どこかに潜んでいた眩暈が大きくなり、目の前のポーちゃんのくちびるがゆらゆら歪んだ。しかしそれは眩暈からくる錯覚ではなく、実際彼の薄いくちびるは外国の言葉を発音するようにいくらか動いていた。私とポーちゃんは生まれた所が違うから、その滑らかな音を聞き取ることはできても意味を理解することは不可能だ。不可能なはずなのに。

「(思い出すな、だ。)」

頭の中で誰かに囁かれたようにすんなりと彼の言葉を理解していた。こちらを見るポーちゃんの表情は、なんだかすごく厳しい目つきをしていて、私は体のみならず私を取り巻くすべての世界を巨大で得体の知れない生物に握られているような気がした。

「エリザベータ、女の子がそんな顔したらだめだし。」

彼の眉の間にできた溝が黒板消しで撫でられたように消える。はい、と彼は何かを差し出して少女のように笑っていた。私の頭にはまだ眩暈が残っていて、手を離したら落下してしまう、恐ろしい世界に戻ってしまう、そんな不安にとらわれたままポーちゃんのセーターを離すことができなかった。

「これやるから元気出せ!」

空いた方の私の左手を強い力で引っ張ると、有無も言わせず手のひらに何かを押しこんだ。恐る恐る揺れる視界で手の中を確認する。

「……あ、キャンディ……、」

「エリザベータかわいいからそんな顔してたらだめだし!そうだ、この靴ピンクに塗って沢山キティ描いたる。俺、キティ描くの得意なんよ。」

キティもピンクもだめよ。叱られちゃう。思ったけれど、一体叱られたからといってなんになるのだろう。何かが決壊したようにそう思うと、私と彼しかいない下足室が急に呼吸と馴染み始めた。手の中の小さなパッケージが、先ほどよりも重みを持っている。地面を踏む足に力を込める。大丈夫。穴などない。
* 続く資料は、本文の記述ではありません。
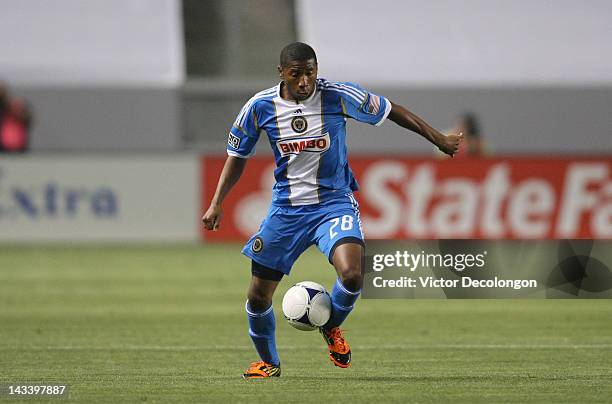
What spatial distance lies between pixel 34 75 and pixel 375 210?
8.06 metres

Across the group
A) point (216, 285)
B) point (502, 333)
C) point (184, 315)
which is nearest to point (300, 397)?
point (502, 333)

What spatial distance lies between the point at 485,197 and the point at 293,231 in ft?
39.2

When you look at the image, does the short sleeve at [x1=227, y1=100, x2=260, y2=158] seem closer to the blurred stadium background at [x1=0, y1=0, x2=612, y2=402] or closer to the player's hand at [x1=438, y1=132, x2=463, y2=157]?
the player's hand at [x1=438, y1=132, x2=463, y2=157]

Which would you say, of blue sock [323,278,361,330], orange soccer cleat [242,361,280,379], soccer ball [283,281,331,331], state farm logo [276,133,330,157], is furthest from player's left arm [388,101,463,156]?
orange soccer cleat [242,361,280,379]

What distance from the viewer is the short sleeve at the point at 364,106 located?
8680mm

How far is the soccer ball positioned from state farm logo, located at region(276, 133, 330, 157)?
90 centimetres

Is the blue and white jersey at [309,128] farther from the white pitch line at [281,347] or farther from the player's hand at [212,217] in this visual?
the white pitch line at [281,347]

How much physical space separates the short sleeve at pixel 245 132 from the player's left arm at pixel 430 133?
2.93 ft

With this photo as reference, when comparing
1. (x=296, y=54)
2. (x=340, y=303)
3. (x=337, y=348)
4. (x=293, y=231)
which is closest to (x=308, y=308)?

「かわいいものは人を幸せにするんよ。エリザベータもかわいいもの沢山持っていいし、もっと沢山好きなことしたらいいんよ。」

彼は靴が痛いのか足下をもぞもぞしながら自信満々に付け足す。心にのしかかった暗く重いものが魔法のように消え去って、頬が緩んでいくのと同時に掴んでいた彼のセーターを解放した。

「……そ、だね。そうだね。ありがとうポーちゃん!」

そうだ。好きなことをしていいんだ。私は国立世界W学園二年生の女子高生。戦争なんか知らない。迫害なんか知らない。ピンクの靴を履いたって叱られない。私は馬のように自由だった。

「あと前から思ってたけど、エリザベータはなんで俺のことポーちゃんって言うん?おかしいし。名前ならフェーちゃんかウーちゃんじゃね?」

「あ、本当だ。どうしてだろうね。ポーちゃんなんて、私ったら変なの!」

本当に、変なの。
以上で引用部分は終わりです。